For North African Jews, Passover's end is no time to unwind after a week of holiday celebrations. Instead, it is the signal for yet another holiday to begin: the Mimouna, which takes place on the night and day following the Festival of Freedom.
Mimouna events feature the hametz, or leaven, that was prohibited for the past week, and nowadays are probably best known for the mufleta and other culinary specialties laid out by Doram Gaunt in a 2010 food column in this paper:
"Jewish Israelis from Morocco and other parts of North Africa open their doors to all who are hungry, wish them prosperity and luck, and weigh down their tables with an unending abundance of jams, egg and almond pastries, dried fruit and marzipan, nuts and seeds, colorful cakes, couscous cooked in milk and all things sweet (mainly), washed down with sweet and spicy tea, plus arak. In order to satisfy the desire for bread after a week of repression, they rush to the store as the holiday ends, and stock up on kilos of flour, which they quickly turn into bread and rolls, doughnuts, pancakes they then dip in syrup, and in particular, the symbol of the holiday - the marvelous mufleta, made of layers of thin, oiled dough cooked quickly and skillfully on a skillet and devoured with butter and honey. All this promises joy and fertility, happiness, success and wealth, and the conclusive end of your diet."

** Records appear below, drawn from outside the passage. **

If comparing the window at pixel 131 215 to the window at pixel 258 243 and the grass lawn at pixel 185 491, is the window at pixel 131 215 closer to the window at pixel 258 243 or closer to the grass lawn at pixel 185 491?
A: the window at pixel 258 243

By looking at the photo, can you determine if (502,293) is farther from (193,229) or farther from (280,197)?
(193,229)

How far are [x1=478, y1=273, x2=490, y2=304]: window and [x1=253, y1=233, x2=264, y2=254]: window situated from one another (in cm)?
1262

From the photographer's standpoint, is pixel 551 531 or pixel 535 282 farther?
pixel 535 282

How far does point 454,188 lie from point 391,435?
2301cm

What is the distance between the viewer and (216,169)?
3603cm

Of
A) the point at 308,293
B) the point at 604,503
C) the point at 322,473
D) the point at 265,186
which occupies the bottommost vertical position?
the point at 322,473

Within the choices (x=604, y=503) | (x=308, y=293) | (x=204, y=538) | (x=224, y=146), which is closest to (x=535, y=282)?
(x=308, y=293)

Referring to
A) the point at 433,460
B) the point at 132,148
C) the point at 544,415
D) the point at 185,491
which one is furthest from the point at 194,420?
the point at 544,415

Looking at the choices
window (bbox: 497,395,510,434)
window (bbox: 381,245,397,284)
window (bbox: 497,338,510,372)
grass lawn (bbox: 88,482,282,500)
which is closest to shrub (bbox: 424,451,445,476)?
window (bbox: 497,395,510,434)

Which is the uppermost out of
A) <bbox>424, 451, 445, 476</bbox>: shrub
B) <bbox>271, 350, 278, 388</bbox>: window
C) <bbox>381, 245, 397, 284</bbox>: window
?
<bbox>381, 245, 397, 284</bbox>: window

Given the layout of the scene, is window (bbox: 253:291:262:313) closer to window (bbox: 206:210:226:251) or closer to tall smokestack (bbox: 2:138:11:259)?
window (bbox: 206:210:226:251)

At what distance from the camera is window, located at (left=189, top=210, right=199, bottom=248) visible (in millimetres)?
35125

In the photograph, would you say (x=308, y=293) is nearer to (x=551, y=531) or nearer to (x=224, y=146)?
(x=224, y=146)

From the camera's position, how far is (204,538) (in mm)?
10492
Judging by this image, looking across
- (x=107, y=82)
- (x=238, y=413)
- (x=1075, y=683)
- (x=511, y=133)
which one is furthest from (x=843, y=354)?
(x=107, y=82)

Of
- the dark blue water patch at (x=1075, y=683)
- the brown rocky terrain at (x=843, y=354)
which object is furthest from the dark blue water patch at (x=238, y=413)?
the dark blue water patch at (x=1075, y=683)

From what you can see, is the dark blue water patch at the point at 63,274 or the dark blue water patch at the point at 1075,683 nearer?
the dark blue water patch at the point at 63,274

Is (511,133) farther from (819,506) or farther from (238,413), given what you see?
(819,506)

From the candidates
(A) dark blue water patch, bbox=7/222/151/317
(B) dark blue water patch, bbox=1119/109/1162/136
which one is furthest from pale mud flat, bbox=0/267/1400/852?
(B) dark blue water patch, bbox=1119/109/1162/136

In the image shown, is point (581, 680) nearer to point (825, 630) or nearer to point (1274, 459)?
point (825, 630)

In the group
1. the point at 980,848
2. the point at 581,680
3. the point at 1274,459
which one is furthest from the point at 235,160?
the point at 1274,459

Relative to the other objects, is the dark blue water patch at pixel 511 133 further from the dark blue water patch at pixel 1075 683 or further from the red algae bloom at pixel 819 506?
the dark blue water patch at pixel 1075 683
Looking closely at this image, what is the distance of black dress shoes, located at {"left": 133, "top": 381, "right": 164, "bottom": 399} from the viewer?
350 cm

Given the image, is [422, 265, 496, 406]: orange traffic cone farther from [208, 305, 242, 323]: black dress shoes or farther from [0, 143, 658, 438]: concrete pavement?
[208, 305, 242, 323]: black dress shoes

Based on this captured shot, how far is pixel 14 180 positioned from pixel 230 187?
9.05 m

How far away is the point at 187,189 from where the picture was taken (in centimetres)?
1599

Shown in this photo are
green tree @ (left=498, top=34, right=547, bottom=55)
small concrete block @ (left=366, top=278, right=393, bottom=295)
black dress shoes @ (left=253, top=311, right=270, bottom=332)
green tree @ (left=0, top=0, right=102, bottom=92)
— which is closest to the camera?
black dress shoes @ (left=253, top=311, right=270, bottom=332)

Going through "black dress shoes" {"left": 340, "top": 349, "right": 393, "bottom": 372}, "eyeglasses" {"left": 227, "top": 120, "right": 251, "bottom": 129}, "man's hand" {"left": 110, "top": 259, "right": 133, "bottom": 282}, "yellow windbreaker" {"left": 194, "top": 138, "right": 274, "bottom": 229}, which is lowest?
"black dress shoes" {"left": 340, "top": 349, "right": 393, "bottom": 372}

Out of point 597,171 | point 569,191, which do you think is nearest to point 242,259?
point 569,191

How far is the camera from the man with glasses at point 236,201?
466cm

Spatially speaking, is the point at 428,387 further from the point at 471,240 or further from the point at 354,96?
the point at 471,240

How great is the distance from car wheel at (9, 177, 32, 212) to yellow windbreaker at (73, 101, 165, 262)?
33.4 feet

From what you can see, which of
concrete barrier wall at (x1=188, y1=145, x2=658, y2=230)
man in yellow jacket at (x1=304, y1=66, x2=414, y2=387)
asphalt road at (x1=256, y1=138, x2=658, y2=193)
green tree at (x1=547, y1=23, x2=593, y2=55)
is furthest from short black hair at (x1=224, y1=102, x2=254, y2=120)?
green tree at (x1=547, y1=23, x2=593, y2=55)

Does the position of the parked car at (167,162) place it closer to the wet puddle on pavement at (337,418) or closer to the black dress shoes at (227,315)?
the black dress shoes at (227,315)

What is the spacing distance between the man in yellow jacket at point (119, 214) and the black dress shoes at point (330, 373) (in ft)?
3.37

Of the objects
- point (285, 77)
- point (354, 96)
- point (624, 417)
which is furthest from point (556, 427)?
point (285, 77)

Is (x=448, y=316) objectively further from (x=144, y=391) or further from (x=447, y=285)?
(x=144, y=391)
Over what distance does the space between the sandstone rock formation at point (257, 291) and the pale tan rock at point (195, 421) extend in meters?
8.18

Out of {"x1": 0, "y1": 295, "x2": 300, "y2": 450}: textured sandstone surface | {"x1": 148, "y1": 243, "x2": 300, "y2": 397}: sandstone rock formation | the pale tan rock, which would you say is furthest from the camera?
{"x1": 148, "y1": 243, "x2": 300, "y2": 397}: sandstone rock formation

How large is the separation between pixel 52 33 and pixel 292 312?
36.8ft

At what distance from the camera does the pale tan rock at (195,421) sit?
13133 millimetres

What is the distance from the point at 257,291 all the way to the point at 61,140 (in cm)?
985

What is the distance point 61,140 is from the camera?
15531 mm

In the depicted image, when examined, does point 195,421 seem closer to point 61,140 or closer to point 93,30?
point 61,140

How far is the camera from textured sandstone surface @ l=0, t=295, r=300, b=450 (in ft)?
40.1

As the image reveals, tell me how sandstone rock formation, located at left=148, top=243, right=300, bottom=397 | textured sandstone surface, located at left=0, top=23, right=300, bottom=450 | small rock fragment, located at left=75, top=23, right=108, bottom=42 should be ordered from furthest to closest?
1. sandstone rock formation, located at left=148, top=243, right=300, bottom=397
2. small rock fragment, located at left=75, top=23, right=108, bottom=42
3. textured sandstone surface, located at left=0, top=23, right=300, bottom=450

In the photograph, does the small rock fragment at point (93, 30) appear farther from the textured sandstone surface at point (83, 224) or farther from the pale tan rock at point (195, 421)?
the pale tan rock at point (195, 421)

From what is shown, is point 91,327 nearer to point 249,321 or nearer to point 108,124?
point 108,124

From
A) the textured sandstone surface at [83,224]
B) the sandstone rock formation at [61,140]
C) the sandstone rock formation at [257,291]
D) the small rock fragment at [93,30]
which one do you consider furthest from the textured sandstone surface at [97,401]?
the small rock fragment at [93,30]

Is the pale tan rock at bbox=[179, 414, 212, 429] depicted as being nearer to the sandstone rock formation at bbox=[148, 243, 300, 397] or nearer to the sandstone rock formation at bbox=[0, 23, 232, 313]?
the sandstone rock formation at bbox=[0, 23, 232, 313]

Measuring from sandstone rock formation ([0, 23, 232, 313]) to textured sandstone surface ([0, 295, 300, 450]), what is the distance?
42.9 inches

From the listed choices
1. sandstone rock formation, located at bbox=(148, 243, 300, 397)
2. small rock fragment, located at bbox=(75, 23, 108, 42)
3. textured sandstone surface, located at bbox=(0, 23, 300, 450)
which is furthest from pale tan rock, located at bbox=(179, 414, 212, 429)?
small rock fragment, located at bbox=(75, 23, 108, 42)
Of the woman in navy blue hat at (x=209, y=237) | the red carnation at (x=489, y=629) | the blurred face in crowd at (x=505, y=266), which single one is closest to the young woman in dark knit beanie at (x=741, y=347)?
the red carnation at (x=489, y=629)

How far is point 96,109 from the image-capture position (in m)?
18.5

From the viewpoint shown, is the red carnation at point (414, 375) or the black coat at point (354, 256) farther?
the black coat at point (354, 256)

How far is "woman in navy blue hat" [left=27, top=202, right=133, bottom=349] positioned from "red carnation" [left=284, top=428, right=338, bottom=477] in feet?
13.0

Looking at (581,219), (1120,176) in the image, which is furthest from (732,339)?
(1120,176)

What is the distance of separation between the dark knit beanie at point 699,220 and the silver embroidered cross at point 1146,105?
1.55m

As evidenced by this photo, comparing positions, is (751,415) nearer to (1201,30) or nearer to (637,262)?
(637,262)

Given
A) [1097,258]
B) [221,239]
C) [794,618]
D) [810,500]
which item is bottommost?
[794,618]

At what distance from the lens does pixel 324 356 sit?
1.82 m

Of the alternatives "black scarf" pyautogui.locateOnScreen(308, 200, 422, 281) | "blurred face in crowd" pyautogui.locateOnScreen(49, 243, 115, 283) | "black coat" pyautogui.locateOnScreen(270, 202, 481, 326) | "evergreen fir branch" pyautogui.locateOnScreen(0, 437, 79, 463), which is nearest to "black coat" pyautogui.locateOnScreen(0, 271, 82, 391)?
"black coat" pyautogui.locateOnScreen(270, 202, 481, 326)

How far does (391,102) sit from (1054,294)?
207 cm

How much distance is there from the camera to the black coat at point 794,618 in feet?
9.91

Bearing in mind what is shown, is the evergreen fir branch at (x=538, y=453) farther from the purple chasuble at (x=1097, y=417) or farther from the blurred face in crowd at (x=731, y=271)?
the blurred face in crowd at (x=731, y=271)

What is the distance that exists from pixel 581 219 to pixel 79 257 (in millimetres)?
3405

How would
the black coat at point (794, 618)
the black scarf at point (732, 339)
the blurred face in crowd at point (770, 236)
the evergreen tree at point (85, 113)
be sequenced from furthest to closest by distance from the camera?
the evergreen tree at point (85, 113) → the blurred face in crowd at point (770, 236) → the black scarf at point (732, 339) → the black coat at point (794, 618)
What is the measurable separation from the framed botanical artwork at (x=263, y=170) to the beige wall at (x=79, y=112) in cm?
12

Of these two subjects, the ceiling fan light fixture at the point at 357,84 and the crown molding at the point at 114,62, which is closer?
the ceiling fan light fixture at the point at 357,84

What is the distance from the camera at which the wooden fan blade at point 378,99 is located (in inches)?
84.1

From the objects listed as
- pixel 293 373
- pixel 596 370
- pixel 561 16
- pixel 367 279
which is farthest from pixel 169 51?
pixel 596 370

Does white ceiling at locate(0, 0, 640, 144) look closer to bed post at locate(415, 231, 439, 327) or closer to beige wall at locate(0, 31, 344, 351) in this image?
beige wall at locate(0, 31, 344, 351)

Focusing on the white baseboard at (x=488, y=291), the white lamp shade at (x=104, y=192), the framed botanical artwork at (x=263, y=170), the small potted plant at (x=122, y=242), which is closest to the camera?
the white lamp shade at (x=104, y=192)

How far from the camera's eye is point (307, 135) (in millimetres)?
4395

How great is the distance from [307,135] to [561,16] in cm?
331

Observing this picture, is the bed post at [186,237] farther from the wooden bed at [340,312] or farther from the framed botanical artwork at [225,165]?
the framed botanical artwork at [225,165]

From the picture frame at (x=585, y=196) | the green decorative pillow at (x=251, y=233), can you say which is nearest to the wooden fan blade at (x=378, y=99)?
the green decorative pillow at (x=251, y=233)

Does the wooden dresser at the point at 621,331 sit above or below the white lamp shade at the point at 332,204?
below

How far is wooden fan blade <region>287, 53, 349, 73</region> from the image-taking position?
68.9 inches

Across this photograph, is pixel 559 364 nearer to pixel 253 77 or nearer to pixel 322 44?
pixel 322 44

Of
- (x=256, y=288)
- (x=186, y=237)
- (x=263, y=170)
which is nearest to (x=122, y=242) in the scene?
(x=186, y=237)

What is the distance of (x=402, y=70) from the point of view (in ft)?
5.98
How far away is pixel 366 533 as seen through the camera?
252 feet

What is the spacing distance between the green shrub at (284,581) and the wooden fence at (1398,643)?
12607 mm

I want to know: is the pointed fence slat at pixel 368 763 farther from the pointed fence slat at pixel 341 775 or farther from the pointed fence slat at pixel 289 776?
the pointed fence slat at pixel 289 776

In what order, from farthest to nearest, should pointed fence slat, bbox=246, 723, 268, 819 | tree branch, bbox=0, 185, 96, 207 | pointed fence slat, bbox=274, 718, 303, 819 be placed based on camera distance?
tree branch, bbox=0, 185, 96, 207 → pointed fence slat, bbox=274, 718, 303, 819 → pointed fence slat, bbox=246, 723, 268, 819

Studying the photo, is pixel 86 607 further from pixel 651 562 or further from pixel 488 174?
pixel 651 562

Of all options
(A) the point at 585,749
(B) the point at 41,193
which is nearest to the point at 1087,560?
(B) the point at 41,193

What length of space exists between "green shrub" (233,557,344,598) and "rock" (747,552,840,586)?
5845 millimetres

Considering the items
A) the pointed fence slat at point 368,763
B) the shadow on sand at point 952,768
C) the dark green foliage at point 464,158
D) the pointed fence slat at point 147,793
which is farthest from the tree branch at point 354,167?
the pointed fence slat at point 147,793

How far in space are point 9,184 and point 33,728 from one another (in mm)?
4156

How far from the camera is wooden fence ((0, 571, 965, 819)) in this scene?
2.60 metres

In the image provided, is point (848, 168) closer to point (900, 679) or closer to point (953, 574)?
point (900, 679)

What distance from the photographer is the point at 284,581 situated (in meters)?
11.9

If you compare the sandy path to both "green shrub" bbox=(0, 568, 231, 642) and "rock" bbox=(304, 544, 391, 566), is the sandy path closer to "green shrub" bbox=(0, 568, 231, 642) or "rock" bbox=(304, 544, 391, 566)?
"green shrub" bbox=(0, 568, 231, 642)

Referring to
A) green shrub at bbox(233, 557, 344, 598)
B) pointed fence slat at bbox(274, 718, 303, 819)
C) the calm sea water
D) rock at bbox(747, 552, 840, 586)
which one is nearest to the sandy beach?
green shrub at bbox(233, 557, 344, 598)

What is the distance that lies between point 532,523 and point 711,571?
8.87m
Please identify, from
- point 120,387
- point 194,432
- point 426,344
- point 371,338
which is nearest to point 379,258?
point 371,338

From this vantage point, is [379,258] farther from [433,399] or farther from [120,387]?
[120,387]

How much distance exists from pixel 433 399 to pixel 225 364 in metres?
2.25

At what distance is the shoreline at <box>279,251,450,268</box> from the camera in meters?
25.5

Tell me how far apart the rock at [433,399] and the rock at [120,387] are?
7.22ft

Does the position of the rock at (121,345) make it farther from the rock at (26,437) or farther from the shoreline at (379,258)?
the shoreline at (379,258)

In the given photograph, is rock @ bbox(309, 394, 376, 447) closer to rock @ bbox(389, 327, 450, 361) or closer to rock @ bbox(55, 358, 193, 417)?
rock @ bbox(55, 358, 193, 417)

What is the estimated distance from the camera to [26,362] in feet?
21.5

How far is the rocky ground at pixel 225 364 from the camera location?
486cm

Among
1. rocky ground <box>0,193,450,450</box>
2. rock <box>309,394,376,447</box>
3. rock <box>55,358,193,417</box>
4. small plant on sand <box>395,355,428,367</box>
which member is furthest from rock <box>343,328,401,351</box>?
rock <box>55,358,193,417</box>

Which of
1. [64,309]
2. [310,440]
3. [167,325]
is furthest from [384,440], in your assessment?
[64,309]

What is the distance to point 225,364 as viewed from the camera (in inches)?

The source of the holiday's name is sufficiently muddied that it has given rise to several alternate explanations. There is the connection with maimun, the Arabic word for "good fortune"; this is connected to a tradition that sees the day after Passover as a day of danger. Some say the name comes from Maimon – the father of Rabbi Moses Ben Maimon, known in English as Maimonides – and that the holiday marks the date of his death. And others tie Mimouna in with the Hebrew word for faith, emunah, and the belief that the Jewish people will be redeemed during the Hebrew month of Nissan.
But historian Yigal Bin-Nun, who studies Moroccan Jewry, argues that all these explanations are relatively late attempts to Judaicize what is essentially a pagan festival based on Moroccan folklore about a demon named Sidi Mimoun and his female equivalent, the part-goddess part-demon Lala Mimouna, or Lady Luck.
In an article called "On the earliest sources of Mimouna," Bin-Nun notes that the festivities traditionally entail a table laden with foods symbolizing abundance and feature the holiday greeting "Tarbakhu utsa'adu" ("May you have success and good luck") and, more significantly, a song whose words include "Lala Mimouna / mbarka masuda," meaning "Lady Mimouna / lucky and blessed." Bin-Nun writes that the holiday table is meant to convince Lady Luck to send along some good fortune.
Lala Mimouna and Sidi Mimoun figure prominently in many folkloric tales among Moroccan Muslims, have became part of the Jewish culture in Morocco and have lent their names to various towns in North Africa, writes Bin-Nun.
But in Israel, Mimouna has become not just an ethnic festival celebrated mostly by Moroccan Jews but also a place for politicians to see and be seen, eating mufleta and courting Moroccan voters. That makes it doubly politically incorrect to talk too much about what Bin-Nun describes as the roots of the holiday. "Today in Israel, far away from Morocco, no one dares oppose this festival because of its popularity and its ethnic character," writes Bin-Nun. "Those who comment on the roots of the holiday have even found a way to overcome its demonological nature, by Judaizing its name and the significance of its components."
Though Bin-Nun writes that some fear acknowledging the roots of Mimouna will peg it as a pagan festival, he concludes that it is ultimately a Jewish and Israeli holiday, because it is celebrated by Jews, primarily in Israel, and has changed to the point that its roots are no longer recognizable.